=== ESTRATTO DELLA PAGINA ===
Potremmo anche menzionare i rapidi progressi della Spagna sulla via della grande industria. Ma consideriamo piuttosto il Brasile. Non l'avevano gli economisti condannato a coltivare eternamene il cotone, ad esportarlo allo stato grezzo, e a riceverne in compenso cotonine importate dall'Europa? E veramente, venti anni fa, il Brasile non contava che nove miserabili piccole manifatture di cotone, con 385 fusi. Oggi ne conta invece quarantasei, di cui cinque soltanto possiedono 40.000 fusi, e riversano ogni anno sul mercato trenta milioni di metri di cotonina.
Perfino il Messico si è dato alla fabbricazione delle cotonine, invece d'importarle dall'Europa. Gli Stati Uniti poi si sono completamente emancipati dalla tutela europea: la grande industria si è in essi trionfalmente sviluppata.
===
**CONSEGNA:**
Rispondi a queste domande sull'estratto relativo all'industria del cotone riportato sopra.
1. Quante manifatture di cotone contava il Brasile venti anni fa?
2. Quante ne conta oggi?
3. Quale paese, oltre al Brasile, si è dato alla fabbricazione delle cotonine invece d'importarle dall'Europa?
=== RIGHE ===
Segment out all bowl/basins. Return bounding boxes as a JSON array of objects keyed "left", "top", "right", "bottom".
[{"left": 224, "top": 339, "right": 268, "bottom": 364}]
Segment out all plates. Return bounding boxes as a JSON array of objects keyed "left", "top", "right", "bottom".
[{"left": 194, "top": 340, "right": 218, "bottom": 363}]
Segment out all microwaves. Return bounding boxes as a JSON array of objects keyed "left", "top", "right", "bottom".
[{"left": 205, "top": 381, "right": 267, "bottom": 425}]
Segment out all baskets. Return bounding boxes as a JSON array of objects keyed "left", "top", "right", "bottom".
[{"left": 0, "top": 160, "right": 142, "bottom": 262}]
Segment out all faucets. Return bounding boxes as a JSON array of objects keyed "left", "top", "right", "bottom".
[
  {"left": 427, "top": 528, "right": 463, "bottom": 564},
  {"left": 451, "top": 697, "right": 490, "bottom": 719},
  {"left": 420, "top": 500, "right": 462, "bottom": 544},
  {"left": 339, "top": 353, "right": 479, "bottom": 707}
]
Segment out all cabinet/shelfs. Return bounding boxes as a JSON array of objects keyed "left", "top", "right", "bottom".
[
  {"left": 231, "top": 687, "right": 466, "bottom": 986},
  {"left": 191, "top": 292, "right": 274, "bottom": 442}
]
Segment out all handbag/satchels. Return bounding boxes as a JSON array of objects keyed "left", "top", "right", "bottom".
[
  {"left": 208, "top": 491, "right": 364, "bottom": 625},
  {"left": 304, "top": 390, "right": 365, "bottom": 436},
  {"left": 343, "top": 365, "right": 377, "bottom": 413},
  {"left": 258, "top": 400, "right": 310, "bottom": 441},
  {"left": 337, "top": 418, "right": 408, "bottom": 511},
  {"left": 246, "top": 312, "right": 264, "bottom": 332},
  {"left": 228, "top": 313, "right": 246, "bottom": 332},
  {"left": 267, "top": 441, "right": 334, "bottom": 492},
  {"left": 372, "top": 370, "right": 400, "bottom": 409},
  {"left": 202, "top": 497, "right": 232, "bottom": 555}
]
===
**RISPOSTA:**
1. Nove, con 385 fusi.
2. Quarantasei.
3. Il Messico.